# AQHDC3 or DCLVL4 12's



## YzFool78 (Oct 19, 2008)

Just interested in getting loud & low, but have never heard ether of the 2 in person. Ether will be 2 or 4 12's, more than likely ill do 2 then latter on down the road get 2 more (Money issues)

Curious in your thoughts between the 2, anyone out there with some info that can get me going in the right direction?? 

Dont have the amp yet, but will get what is needed!


----------



## dblover (Oct 31, 2008)

YzFool78 said:


> Just interested in getting loud & low, but have never heard ether of the 2 in person. Ether will be 2 or 4 12's, more than likely ill do 2 then latter on down the road get 2 more (Money issues)
> 
> Curious in your thoughts between the 2, anyone out there with some info that can get me going in the right direction??
> 
> Dont have the amp yet, but will get what is needed!


i had 4 level 4 15. They are really good subs. I would buy dc anyday!


----------



## YzFool78 (Oct 19, 2008)

dblover said:


> i had 4 level 4 15. They are really good subs.

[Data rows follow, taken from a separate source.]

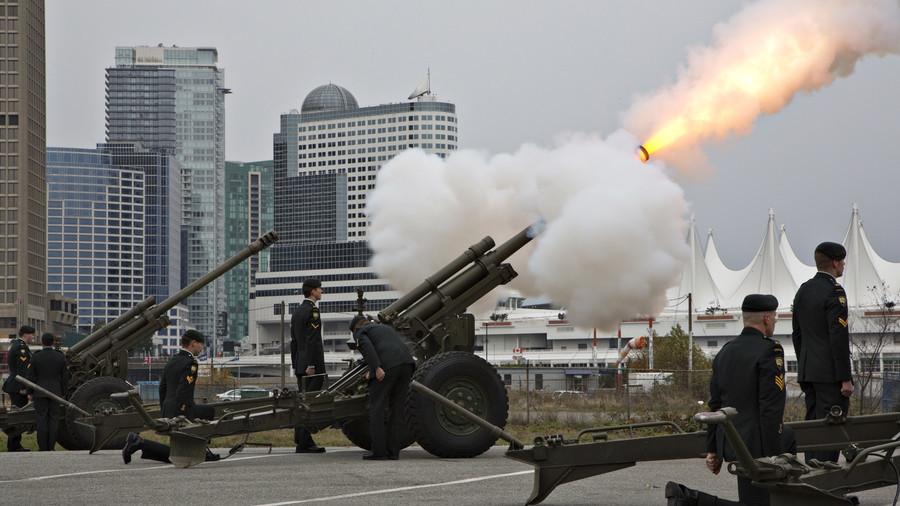 Runaway artillery gun hits taxi in Canada (PHOTOS)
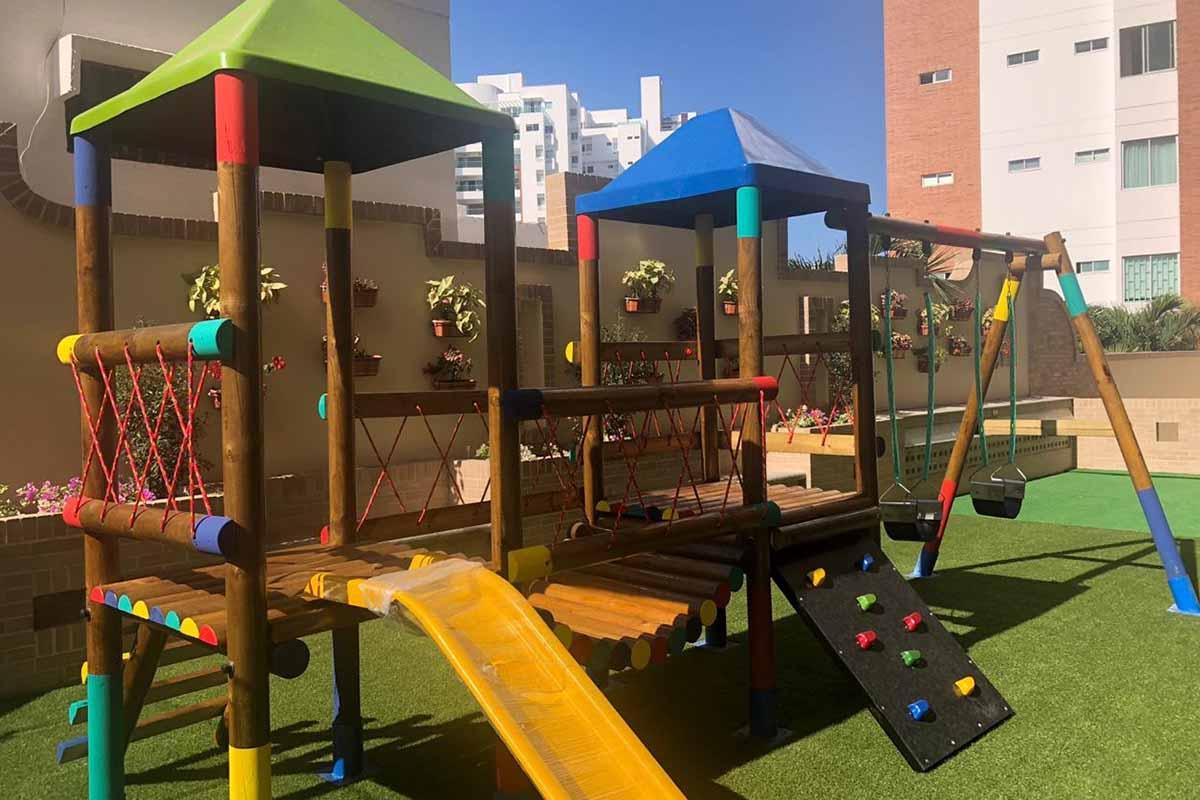 en la construcción de parques infantiles somos tu proveedor de confianza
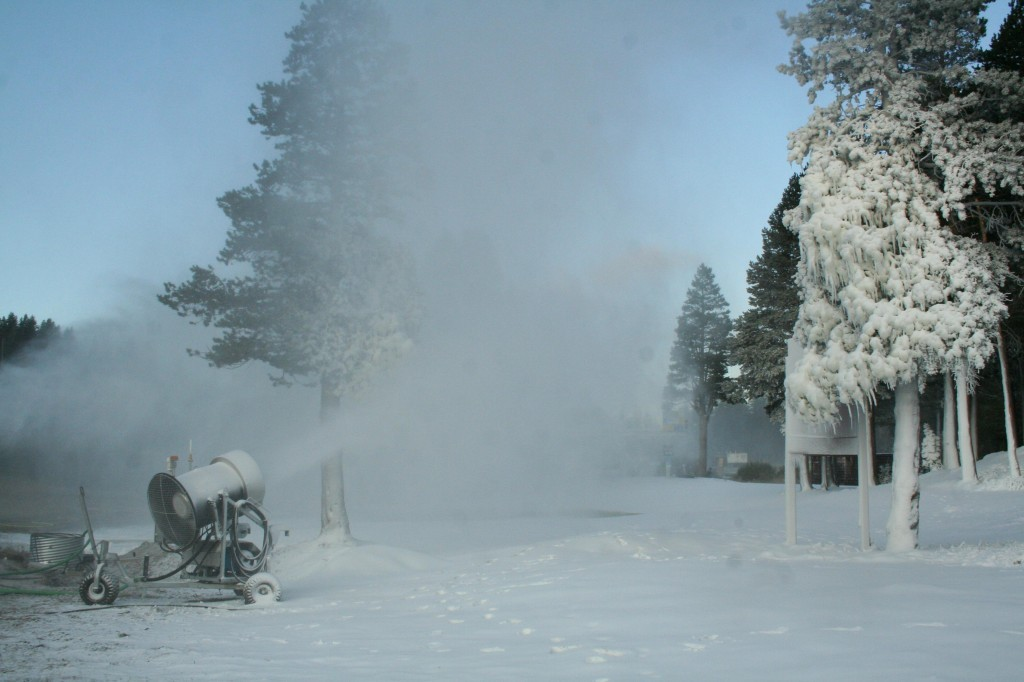 Snowmaking at Boreal.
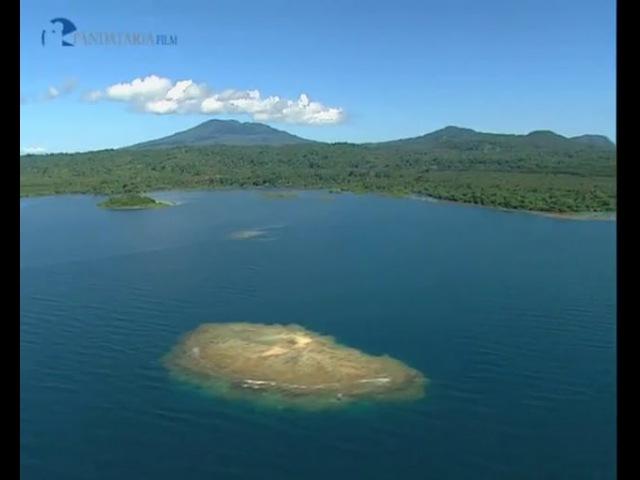 PAPUA NEW GUINEA In the Bismark sea SUBTIT ENG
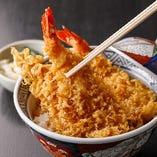 カラッと揚げた衣の香ばしさと一緒に海老の風味をご堪能いただける逸品「天丼」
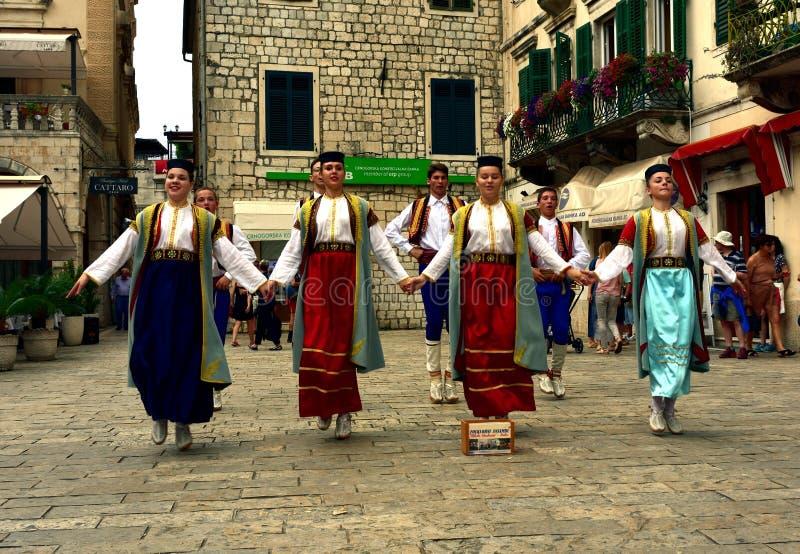Download Tradycyjni Ludowi Tancerze W Kotor Fotografia Editorial - Obraz złożonej z sklepy, balkony: 106924242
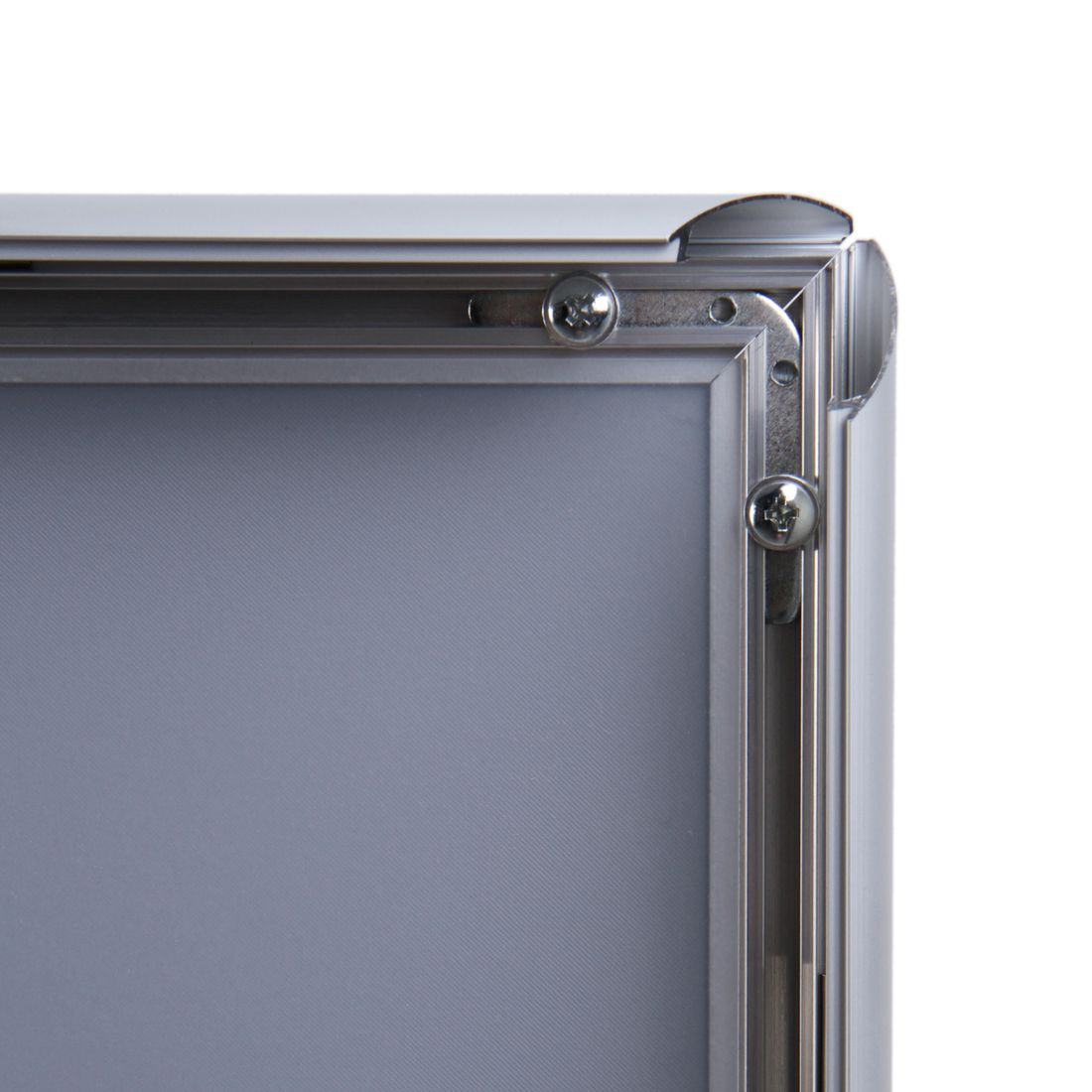 Snap frame with sharp corners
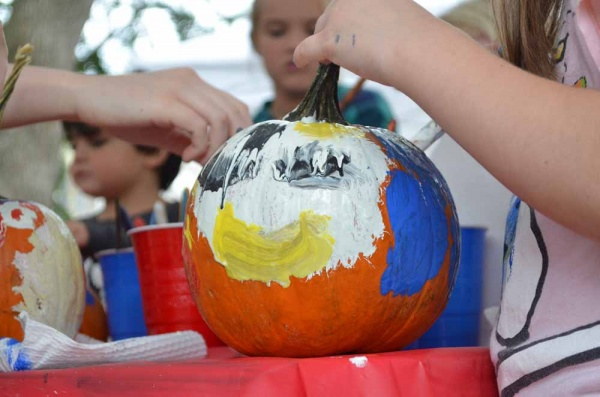 <p>&lt;p&gt;Children got creative with pumpkin painting art at Pretzel Park in Manayunk this weekend. (Zach Shevich/for NewsWorks)&lt;/p&gt;</p>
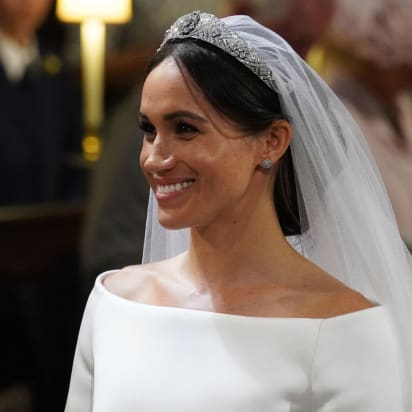 meghan duchess of sussex s wedding dress on display cnn style meghan duchess of sussex s wedding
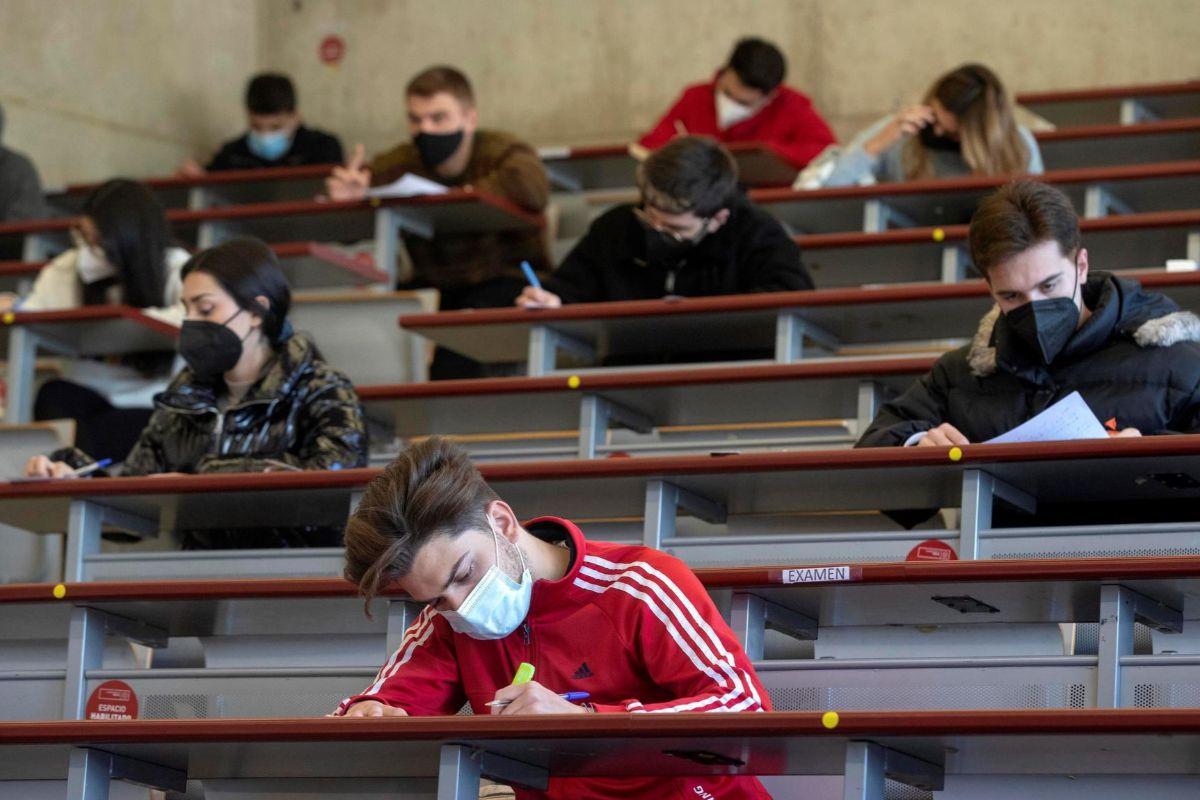 Choque generacional en la universidad: los alumnos piden exámenes 'on line' pero los rectores quieren que sean presenciales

I would buy dc anyday!


Nice, bet its LOUD!

After thinking a lil bit I'm going to go with DC after all, so far Ive heard nothing but good...


----------



## dblover (Oct 31, 2008)

YzFool78 said:


> Nice, bet its LOUD!
> 
> After thinking a lil bit I'm going to go with DC after all, so far Ive heard nothing but good...


they good. Get the level 5 coil thow( worth it) then you can slap more power on it with no problems


----------



## YzFool78 (Oct 19, 2008)

dblover said:


> they good. Get the level 5 coil thow( worth it) then you can slap more power on it with no problems


Yeah, I'll have to see how much extra. Thanks man...


----------



## dblover (Oct 31, 2008)

its like 25 or 30 extra


----------